- [Source extract]:
+ + + +

Back in June we launched our summer appeal aiming to enhance critical care at Royal Brompton.

The aim of the appeal was to raise funds to help build two specialist isolation rooms within Royal Brompton’s intensive care unit to treat our most critically ill patients, and allow for their families to be with them every step of the journey.

A last chance at life 

When a patient comes to Royal Brompton Hospital with severe heart or lung failure – meaning their heart or lungs can no longer perform the functions needed to keep them alive – the intensive care team may decide to place them on an extra corporeal membrane oxygenation (ECMO) machine.

ECMO is a remarkable process that mimics the function of the heart or lungs by feeding blood out of the body and through a machine that warms and oxygenates it, before feeding it back into the body. It’s a method used when other life-saving techniques such as defibrillation haven’t worked. It is a last resort – a final shot at life that gives doctors the time they need to get to the underlying cause of the person’s illness.

Ours is one of only five hospitals in the UK that carries out this extraordinary process, which saves the lives of patients from Aberdeen to Abergavenny, Belfast to Brighton. The overwhelming majority of the patients who need this extreme, last-chance intervention survive thanks to Royal Brompton’s expert staff, beating the international average. That means it is truly a world-class service.

Five ways your money helped

  1. By providing enough room for family members, including children, to stay close to their loved ones without feeling ‘in the way’ of round-the-clock medical care.
  2. By providing enough space for all relevant medical staff to be in the room.
  3. By ensuring infectious patients are safely accommodated thanks to innovative air-lock technology and other state-of-the-art ventilation methods.
  4. By providing a much calmer environment for patients and families, through specially designed soft lighting.
  5. By giving family members who might stay on the unit for weeks, even months, privacy in special alcove spaces in each room.

+ + + +

- [Task item]: Reproduce the summer appeal passage starting at "Ours is one of" and ending at "state-of-the-art ventilation methods.", changing "round-the-clock" to "24-hour".

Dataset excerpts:
+ + + +

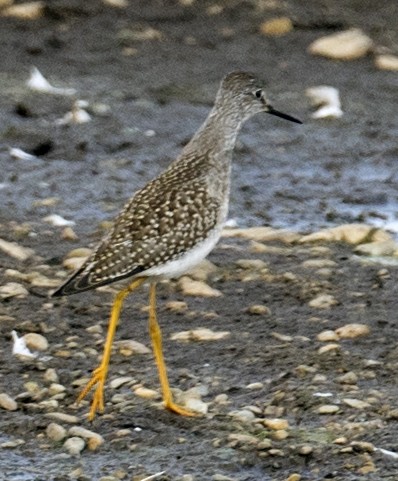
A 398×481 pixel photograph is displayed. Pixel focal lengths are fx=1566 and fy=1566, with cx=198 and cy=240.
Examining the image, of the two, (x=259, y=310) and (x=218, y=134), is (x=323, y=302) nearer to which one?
(x=259, y=310)

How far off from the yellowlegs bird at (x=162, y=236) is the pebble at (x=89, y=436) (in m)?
0.14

+ + + +

- [Written solution]:
Ours is one of only five hospitals in the UK that carries out this extraordinary process, which saves the lives of patients from Aberdeen to Abergavenny, Belfast to Brighton. The overwhelming majority of the patients who need this extreme, last-chance intervention survive thanks to Royal Brompton’s expert staff, beating the international average. That means it is truly a world-class service.

Five ways your money helped

  1. By providing enough room for family members, including children, to stay close to their loved ones without feeling ‘in the way’ of 24-hour medical care.
  2. By providing enough space for all relevant medical staff to be in the room.
  3. By ensuring infectious patients are safely accommodated thanks to innovative air-lock technology and other state-of-the-art ventilation methods.